● Written instruction: Render every line of the records as a JSON list of strings, one string per line, skipping blank lines. Omit the pictures.

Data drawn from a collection
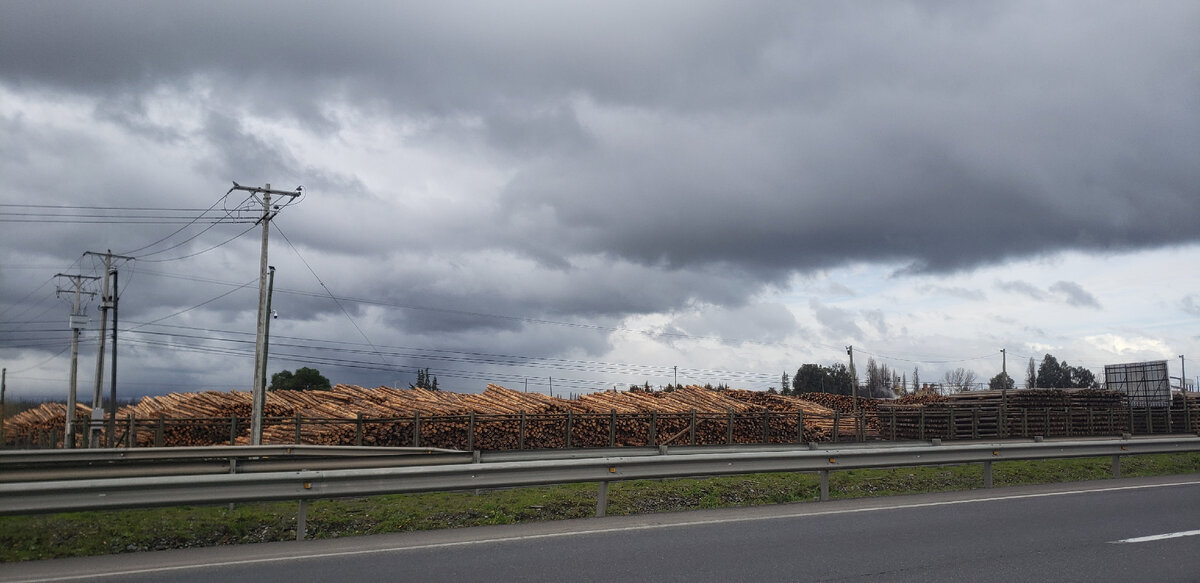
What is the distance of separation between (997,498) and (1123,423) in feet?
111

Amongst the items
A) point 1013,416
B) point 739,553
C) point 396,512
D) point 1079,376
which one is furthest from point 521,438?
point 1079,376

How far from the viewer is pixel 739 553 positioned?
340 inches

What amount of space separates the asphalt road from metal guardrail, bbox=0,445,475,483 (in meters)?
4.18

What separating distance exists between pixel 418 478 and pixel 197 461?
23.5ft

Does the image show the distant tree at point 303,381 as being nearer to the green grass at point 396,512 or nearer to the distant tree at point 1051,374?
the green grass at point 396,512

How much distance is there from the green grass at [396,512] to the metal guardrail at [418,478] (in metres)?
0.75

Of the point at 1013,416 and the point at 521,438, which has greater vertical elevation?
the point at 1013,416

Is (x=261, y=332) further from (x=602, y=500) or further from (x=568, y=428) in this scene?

● Right answer:
[
  "What is the distance of separation between (997,498) and (1123,423) in feet?",
  "111",
  "Amongst the items",
  "A) point 1013,416",
  "B) point 739,553",
  "C) point 396,512",
  "D) point 1079,376",
  "which one is furthest from point 521,438?",
  "point 1079,376",
  "How far from the viewer is pixel 739 553 positioned?",
  "340 inches",
  "What amount of space separates the asphalt road from metal guardrail, bbox=0,445,475,483 (in meters)?",
  "4.18",
  "What separating distance exists between pixel 418 478 and pixel 197 461?",
  "23.5ft",
  "Does the image show the distant tree at point 303,381 as being nearer to the green grass at point 396,512 or nearer to the distant tree at point 1051,374?",
  "the green grass at point 396,512",
  "How much distance is there from the green grass at [396,512] to the metal guardrail at [418,478] (in metres)?",
  "0.75",
  "Of the point at 1013,416 and the point at 521,438, which has greater vertical elevation?",
  "the point at 1013,416",
  "Is (x=261, y=332) further from (x=602, y=500) or further from (x=568, y=428) in this scene?"
]